Denise Robertson and her boyfriend, Maurice Thibeault, had been buying lottery tickets together for almost their entire relationship, according to court documents. They would each take turns: sometimes Thibeault would purchase the tickets and sometimes Robertson would, The Toronto Star reported.
The Ontario, Canada couple “dreamed about winning the lotto” said the sworn statement of claim. So when Robertson learned there was a winning ticket sold in the area, she excitedly texted Thibeault and asked him to check it, according to CTV News.
But Robertson says Thibeault told her they didn’t have the winning ticket, CTV News reported.
Five days later, the pair left their home in the morning, Robertson said, but when she returned that afternoon, Thibeault was gone, according to the Windsor Star. All of his stuff was gone, the publication said.
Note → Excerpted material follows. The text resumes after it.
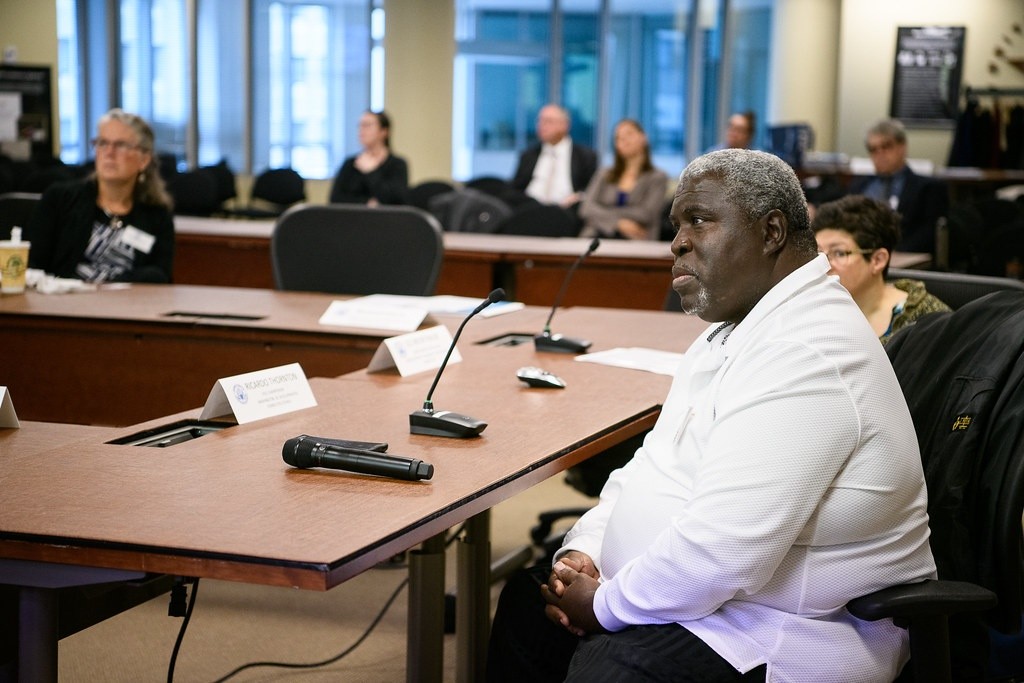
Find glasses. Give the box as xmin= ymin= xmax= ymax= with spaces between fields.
xmin=869 ymin=141 xmax=898 ymax=153
xmin=94 ymin=138 xmax=148 ymax=153
xmin=828 ymin=248 xmax=873 ymax=269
“Maurice had packed up and removed all of his clothes, his toiletries and most of his other personnel (sic) items and Canadian passport,” according to court documents.
Robertson later learned Thibeault had quit his job, court documents said. He texted his boss that not only are he and “Denise” no longer together, but “another life-changing thing has happened,” according to court documents, The Windsor Star reported.
“I am sad to tell you by text but I will not be coming back to work,” Thibeault said, according to the statement of claim. The suit says the text was followed by a photo of the winning ticket, The Windsor Star said.
Robertson filed a court injunction to stop the $6.1 million prize payout, CBC News reported. The Ontario Lottery and Gaming Commission paid half to Thibeault last month but held onto the other half, pending a resolution between them or a court decision, CBC News said.
Robertson’s lawsuit, filed this week, says the couple had always agreed that if they had a winning ticket, the winnings would be theirs as a couple, The Toronto Star reported.
“It’s a question of morality,” Robertson’s attorney, Steven Pickard, told the Star.
Pickard told the newspaper that Robertson is seeking not just her cut of the lottery winnings, but also $500,000 in punitive damages.
Thibeault’s lawyer, Richard Pollock, told CTV News Thibeault denies that any agreement was made.
The couple lived together with Robertson’s teenage daughter from July 2015 to September 2017, The Star reported.
This is just the latest case in which a winning lottery ticket has led to a lawsuit. A waitress in Arkansas recently claimed that she and her co-worker had agreed to split the winnings if either of them had ever won the lottery. The suit said the woman’s co-worker ended up with a $300,000 ticket, but cashed it without telling her.